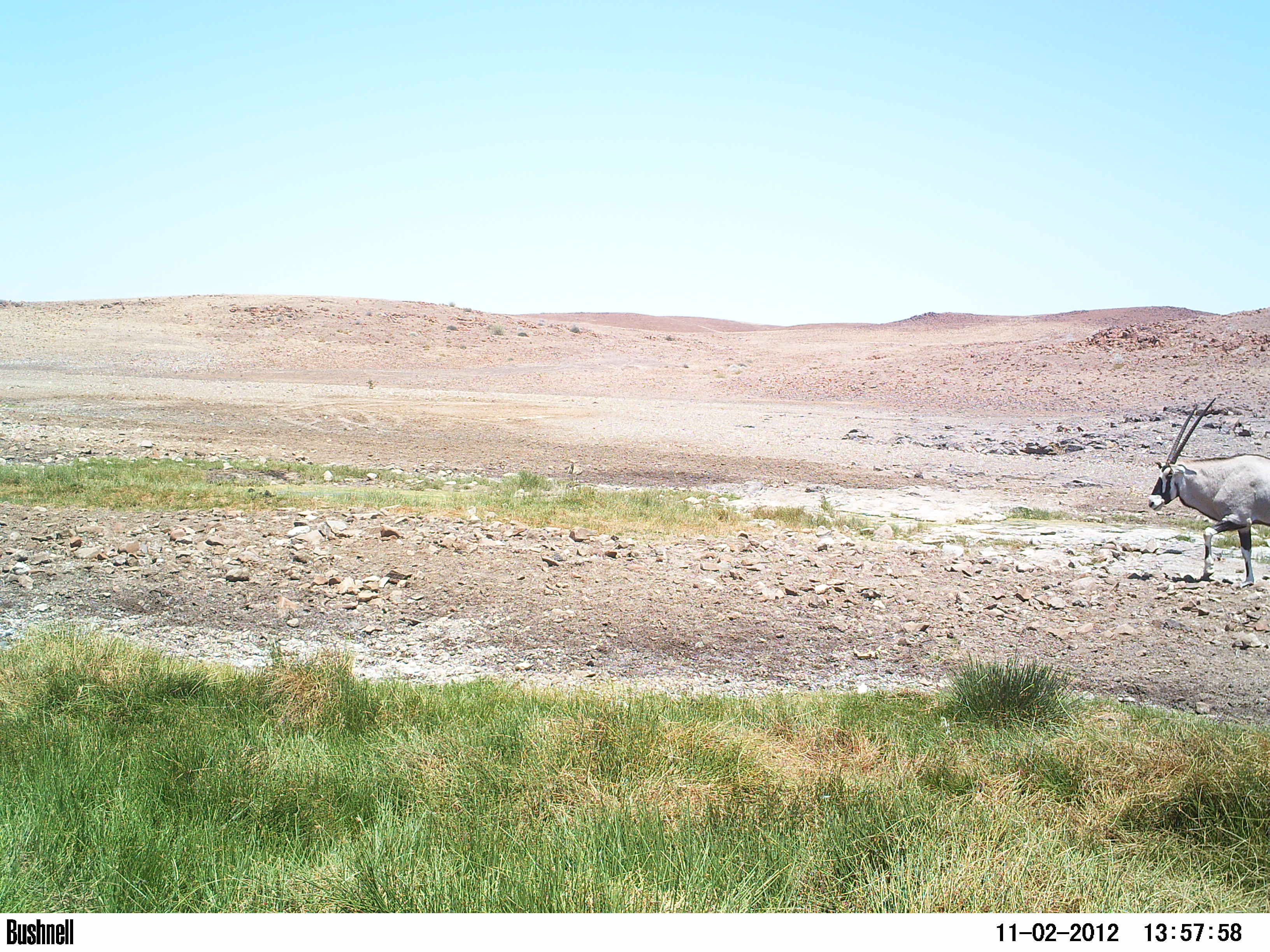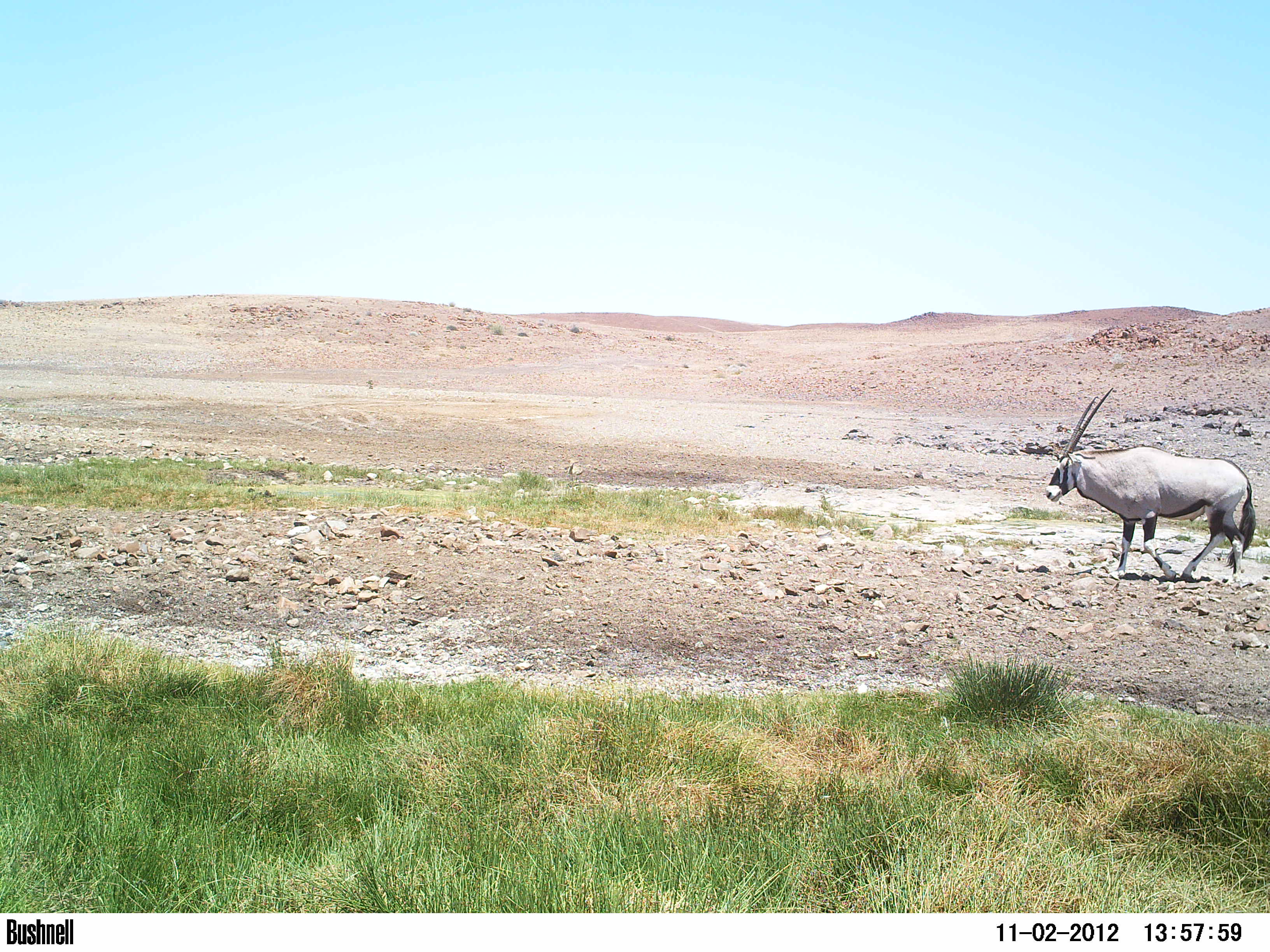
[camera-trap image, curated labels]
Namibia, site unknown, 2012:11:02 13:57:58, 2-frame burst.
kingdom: Animalia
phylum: Chordata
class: Mammalia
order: Artiodactyla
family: Bovidae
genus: Oryx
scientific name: Oryx gazella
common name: gemsbok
Oryx gazella (gemsbok).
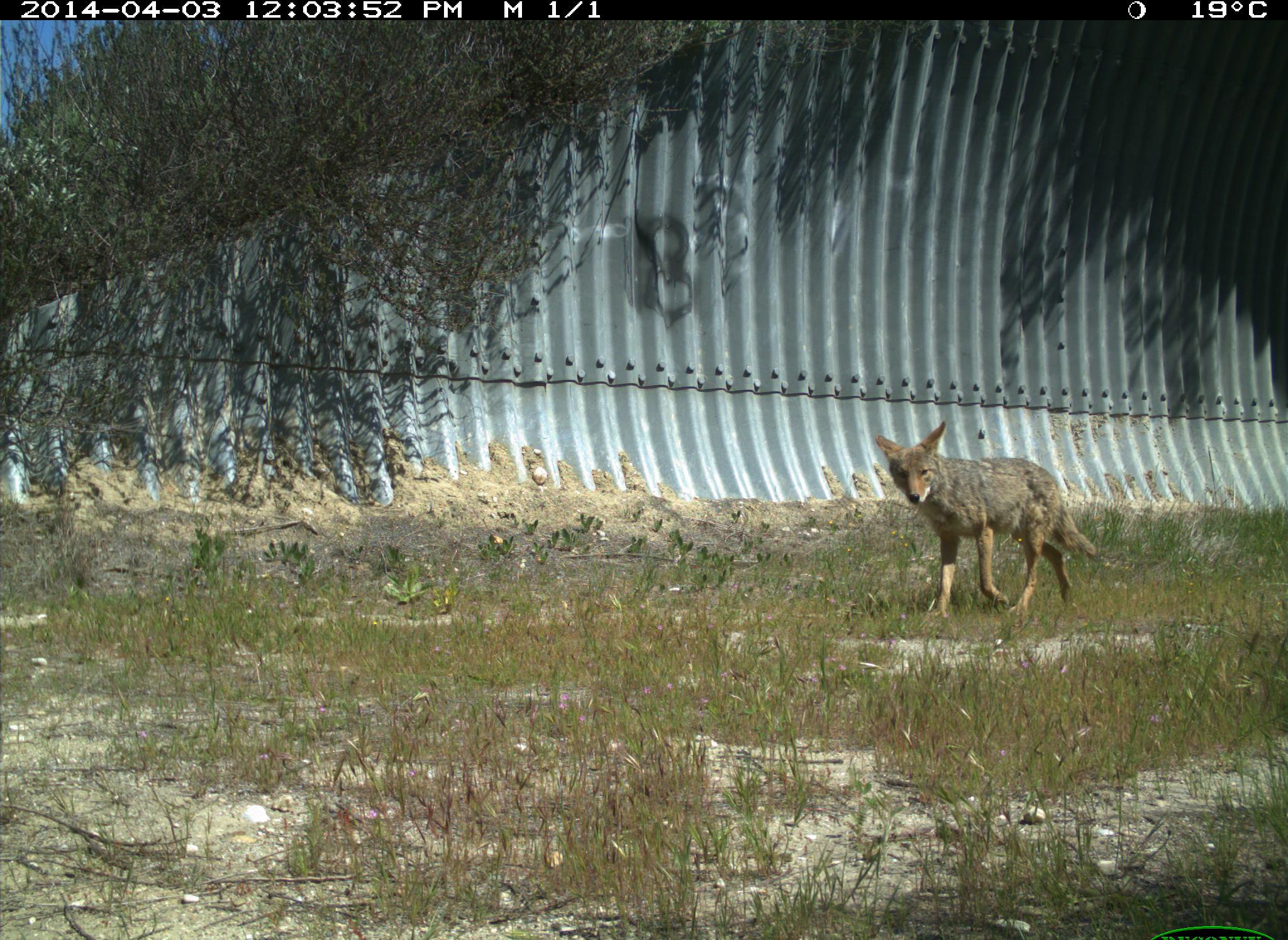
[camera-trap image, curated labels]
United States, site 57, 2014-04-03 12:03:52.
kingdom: Animalia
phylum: Chordata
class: Mammalia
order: Carnivora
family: Canidae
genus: Canis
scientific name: Canis latrans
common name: coyote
Coyote (Canis latrans).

---------------

- [REQUIRED ACTION] Your copy should match the data above exactly, apart from the pictures.

- [ANSWER TO THIS TASK]
[camera-trap image, curated labels]
Namibia, site unknown, 2012:11:02 13:57:58, 2-frame burst.
kingdom: Animalia
phylum: Chordata
class: Mammalia
order: Artiodactyla
family: Bovidae
genus: Oryx
scientific name: Oryx gazella
common name: gemsbok
Oryx gazella (gemsbok).
[camera-trap image, curated labels]
United States, site 57, 2014-04-03 12:03:52.
kingdom: Animalia
phylum: Chordata
class: Mammalia
order: Carnivora
family: Canidae
genus: Canis
scientific name: Canis latrans
common name: coyote
Coyote (Canis latrans).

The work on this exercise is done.